The NAIC begins to acknowledge federal action is inevitable, and they want a seat at the table.

By  Scott Sinder and John Fielding

The insurance commissioners met again—in beautiful and expensive San Francisco again—and talked producer licensing, surplus lines, and consumer protection. Again. The most interesting action at the NAIC’s Summer National Meeting in June occurred behind closed doors. The issue was Congress and how the NAIC should engage the federal government on regulatory reform issues.

There was no public discussion or announcement of an NAIC congressional “plan” or strategy. While there was plenty of gossip, we don’t know what happened in the private commissioner meetings, so evidence of the regulators’ intentions will have to be gleaned through their actions.

This is an important issue for Council members because, clearly, when the NAIC acts—or doesn’t—it has an impact on the viability of legislation. At the very least, regulatory skepticism can cause Congress to delay action on bills that otherwise might move more quickly.

In the past few months, the NAIC has shown a new willingness to work with Congress on regulatory reform issues—in contrast to the “just say no” approach of the past. Recently, regulators have even acknowledged the benefits of congressional action and have begun engaging Congress on some issues. We hope all the talk in San Francisco spurs on those efforts. The gossip was that the regulators were divided on this approach. I hope not. Constructive engagement by commissioners with Congress can be good for them and good for the industry that they hope to continue regulating.

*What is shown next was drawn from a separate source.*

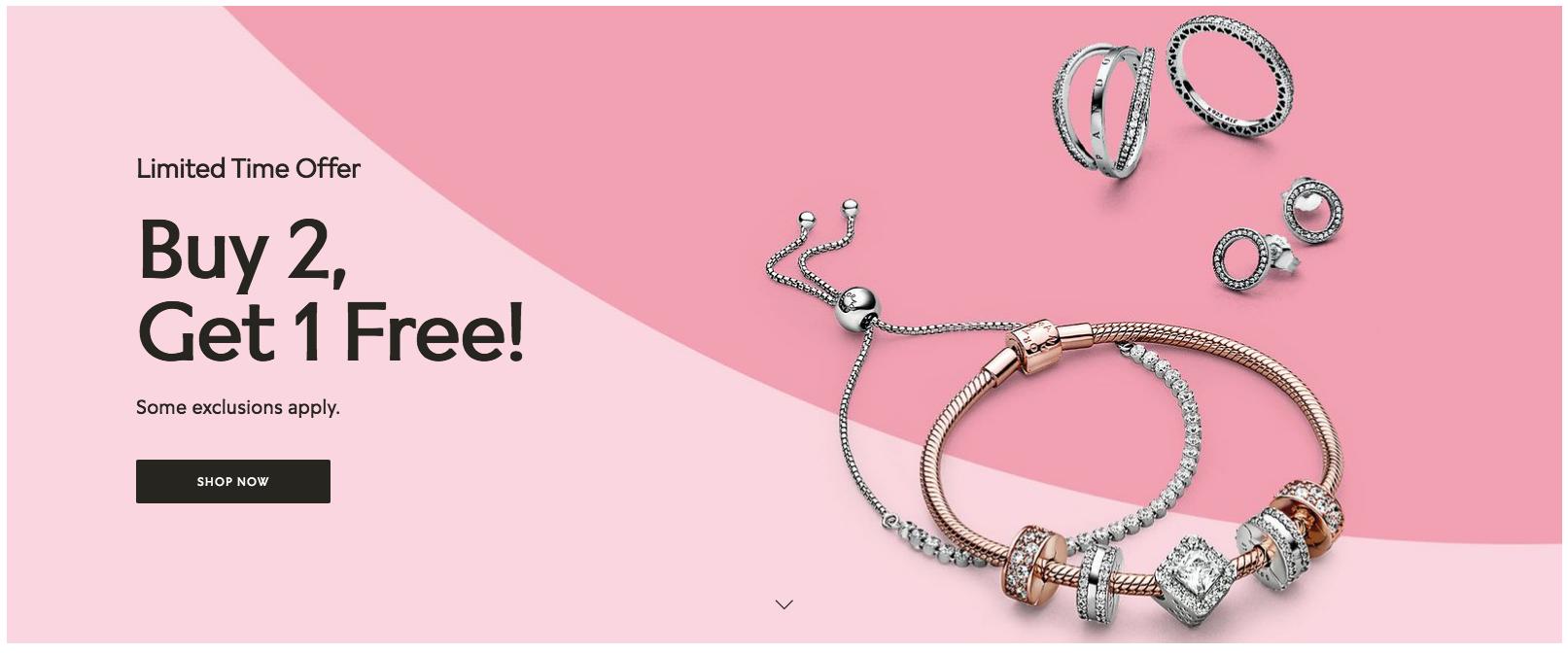Pandora:任何產品買二送一優惠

I don’t believe we will ever see state regulators support some of the issues The Council champions on Capitol Hill. They will never look kindly on the optional federal charter proposal. But the commissioners know they need help to get all of the states on board for reform efforts that they do support. That reform, whether self-initiated or through congressional fiat, is essential if the states want to retain regulatory authority over insurance.

Currently, the focus is on two bills: The Non-admitted and Reinsurance Reform Act (the NRRA) and the so-called “NARAB II” bill.

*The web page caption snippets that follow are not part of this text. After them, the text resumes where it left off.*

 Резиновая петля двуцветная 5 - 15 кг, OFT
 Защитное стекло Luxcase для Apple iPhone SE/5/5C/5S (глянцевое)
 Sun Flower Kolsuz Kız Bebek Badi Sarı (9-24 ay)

NRRA would streamline the regulatory process for surplus lines and reinsurance. The regulators have indicated that they generally support the surplus lines provisions of the bill. They know surplus lines regulation is a mess and that the self-interest of individual states has prevented the regulators from agreeing to streamline the process. They see the NRRA as a way to force the states to get their act together, realizing, no doubt, that, unless they do, the calls for federal regulation will continue to grow louder. To that end, the NAIC is currently working with NRRA Senate sponsors to make changes that commissioners believe are necessary to maintain their consumer protection authority. The Council much prefers this constructive approach to their defensive approach of years past.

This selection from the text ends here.